This is the second cycle for the lunch box giveaways. In 2008, schools in Nebraska and Tennessee received the first set of lunchboxes. Another 10,000 will be distributed in this cycle. Joining Booker for the presentation was Dr. Louise Veselicky, Dean of the School of Dentistry at West Virginia University. She explains how she got involved in the program.
“I met Dr. Booker a couple years ago,” said Veselicky. “She met with hall the deans of detal schools across the United States. At that point, she gave each of us a lunchbox. We were looking, in West Virginia–we were trying to find some of the most dentally underserved areas. We selected Pocahontas County. We wanted to come here and launch our program for West Virginia.”
Dr. Veselicky says access to dental care is a problem in West Virginia, especially in the more rural parts of the state.
“We as a dental school have started a West Virginia University oral health initiative, where we’re going to try to work actively with communities,” Veselicky said. “We have a rural site program, where our students go into rural communities and practice dentistry.”
Of course, the children only cared about getting those bright orange boxes. After a cartoon about dental care, WVU dentistry students used hand puppets to show the kids the proper way to brush and floss, then handed out the lunchboxes. Each one contains a dental carrot, toothpaste and a miniature sand timer. Inside the carrot is a toothbrush and floss. The timer is a handy visual aid to remind kids how long to brush.

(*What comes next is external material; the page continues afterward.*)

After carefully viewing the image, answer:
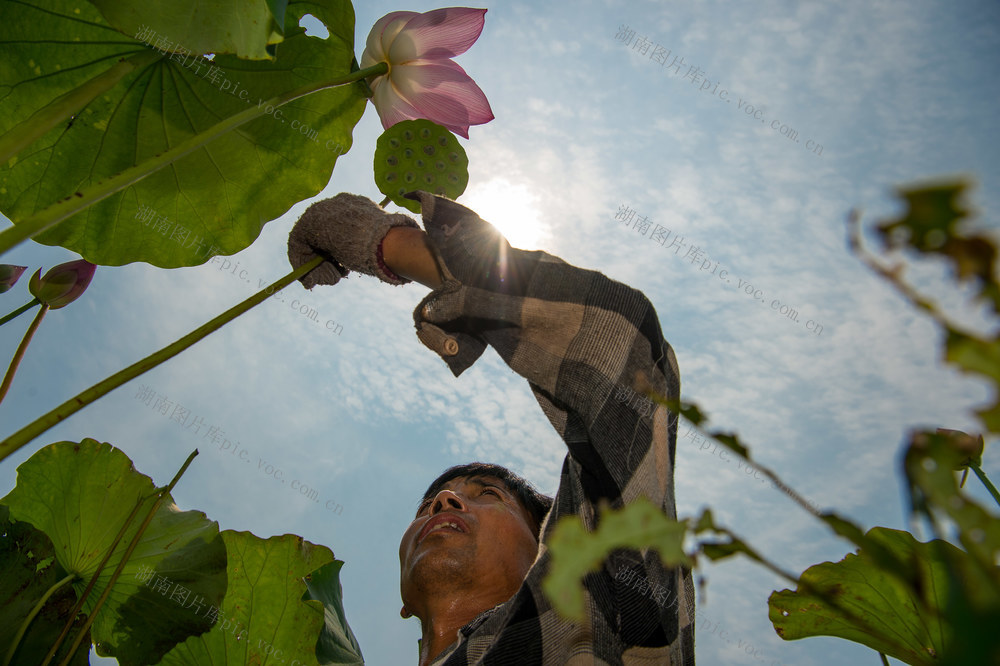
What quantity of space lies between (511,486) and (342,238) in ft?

In addition to fostering good dental care, Dr. Veselicky is hoping this will inspire some children in other ways.
“I’m hoping that some of these children, today, will not only practice good hygiene habits but consider a career in dentistry,” said Veselicky. “We haven’t had a student from Pocahontas County in almost 10 years.”
The lunchboxes, given to the kids at no charge, are paid for through grants and corporate sponsorship. Pocahontas and Wayne counties are the only West Virginia counties that will receive the lunchboxes in this cycle.